Hochgerechnet nach den Präsidentschaftswahlergebnissen könnte der FN am Sonntag in 353 von 577 Wahlkreisen in den zweiten Wahlgang einziehen, wofür 12,5 Prozent der Wahlberechtigten (nicht Wähler) für den FN-Kandidaten stimmen müßten. Für 200 davon hat der FN voller Zuversicht sogar bereits die Plakate für den zweiten Wahlgang drucken lassen.

Insgesamt wird aktuell damit gerechnet, daß es danach fünf bis acht FN-Kandidaten auch tatsächlich in die Nationalversammlung schaffen könnten. Für den Fraktionsstatus wären 15 der aktuell 577 Abgeordnetenmandate notwendig. Dabei ist nicht auszuschließen, daß darunter mit Marine Le Pen, ihrem Lebensgefährten Louis Aliot und ihrer Nichte Marion Marechal-Le Pen gleich drei Angehörige der Le Pen-Familie wären, was dem FN natürlich sogleich den Vorwurf des Nepotismus eintragen würde.

Marine Le Pen hat ihre Wahlziele bewußt niedrig formuliert, indem sie schon die Entsendung eines Abgeordneten nach Paris als Erfolg werten würde. Obwohl der FN seit der Stabübergabe von Jean-Marie an Marine Le Pen deutlich salonfähiger geworden ist, gibt es weiterhin eine beträchtliche Zahl von Wählern, die im zweiten Wahlgang immer den wählen, der die größte Aussicht hat, einen starken FN-Kandidaten zu schlagen.

Übrigens wird Marine Le Pen selbst in ihrem aussichtsreichen Wahlkreis 11 in der Region Nord-Pas-de-Calais, wo sie bei der Präsidentschaftswahl 31,4 Prozent der Stimmen erhielt, unter anderem mit ihrem linken Präsidentschafts-Widersacher um Platz drei, Jean-Luc Mélenchon, um das Mandat kämpfen. Dieser hatte sich medienwirksam bewußt Le Pens Wahlkreis ausgewählt, um vielleicht persönlich den Ruhm ernten zu können, der Frontfrau des FN den Weg in das Palais Bourbon zu verbauen.

### Datenteil
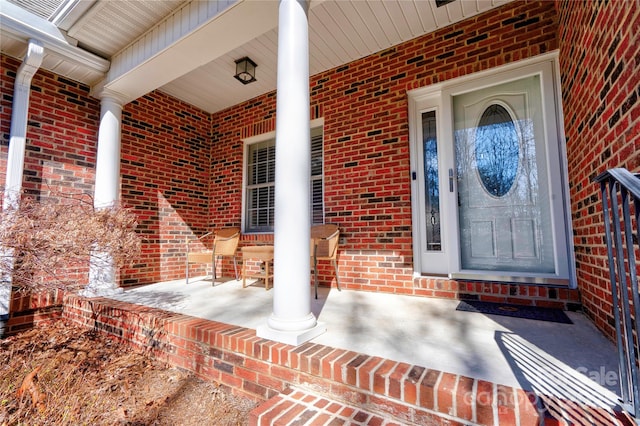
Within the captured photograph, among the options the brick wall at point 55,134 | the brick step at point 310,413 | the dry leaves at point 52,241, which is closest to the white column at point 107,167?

### Die Aufgabe
Schreiben Sie aus dem Textausschnitt über die Wahlaussichten des FN die Passage von „Hochgerechnet nach den“ bis einschließlich „Wahlgang drucken lassen.“ wortgetreu ab.

### Schriftliche Antwort
Hochgerechnet nach den Präsidentschaftswahlergebnissen könnte der FN am Sonntag in 353 von 577 Wahlkreisen in den zweiten Wahlgang einziehen, wofür 12,5 Prozent der Wahlberechtigten (nicht Wähler) für den FN-Kandidaten stimmen müßten. Für 200 davon hat der FN voller Zuversicht sogar bereits die Plakate für den zweiten Wahlgang drucken lassen.